_Brief_. Each record that follows is to be duplicated exactly, though its pictures are not.

--- START ---

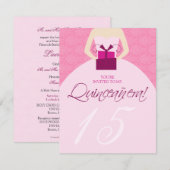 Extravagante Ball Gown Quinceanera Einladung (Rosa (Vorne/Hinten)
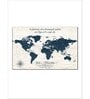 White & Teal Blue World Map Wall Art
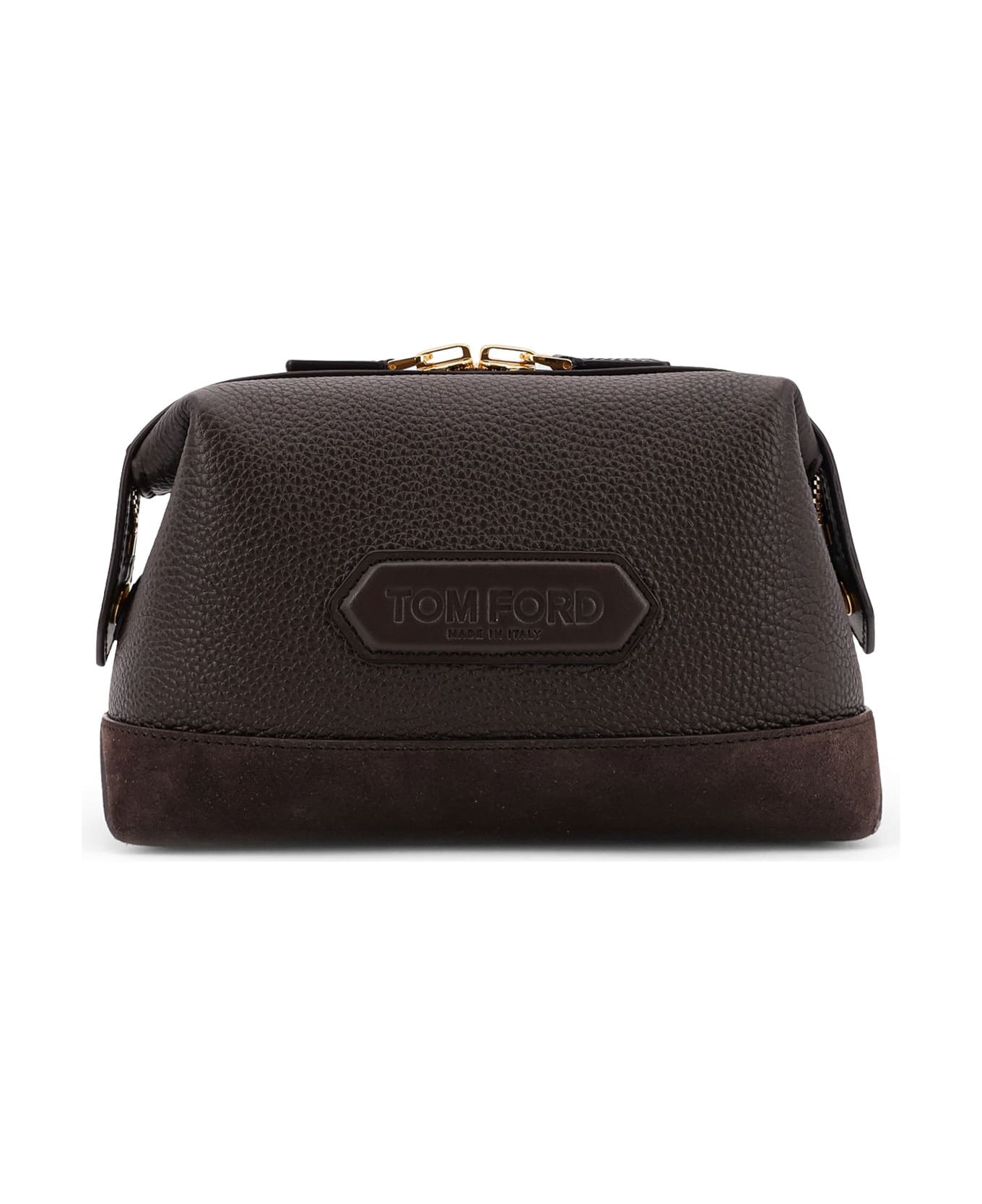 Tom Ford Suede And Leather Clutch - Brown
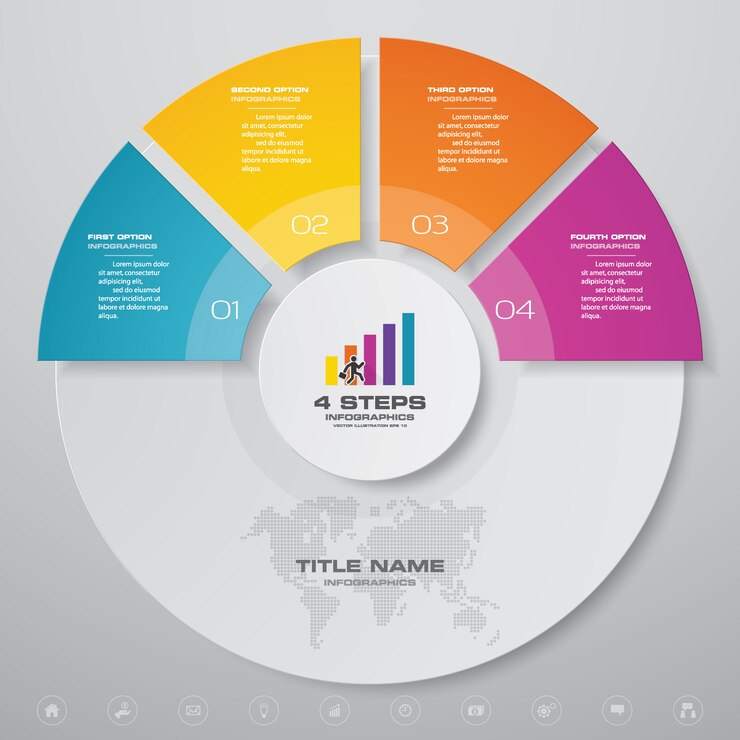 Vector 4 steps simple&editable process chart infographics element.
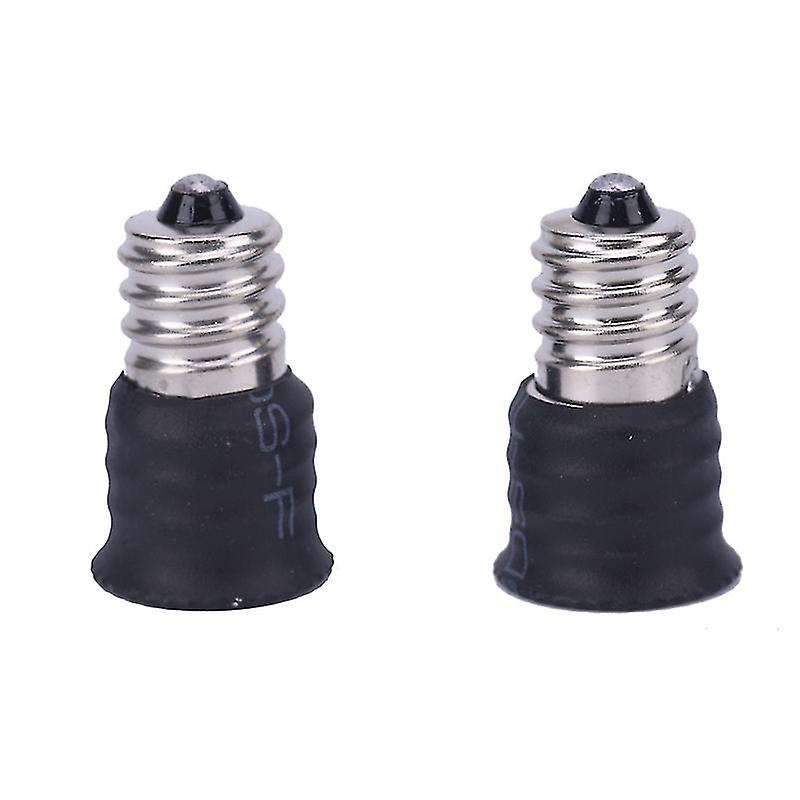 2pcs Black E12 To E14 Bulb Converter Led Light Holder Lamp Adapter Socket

--- END ---

_Written answer_.
 Extravagante Ball Gown Quinceanera Einladung (Rosa (Vorne/Hinten)
 White & Teal Blue World Map Wall Art
 Tom Ford Suede And Leather Clutch - Brown
 Vector 4 steps simple&editable process chart infographics element.
 2pcs Black E12 To E14 Bulb Converter Led Light Holder Lamp Adapter Socket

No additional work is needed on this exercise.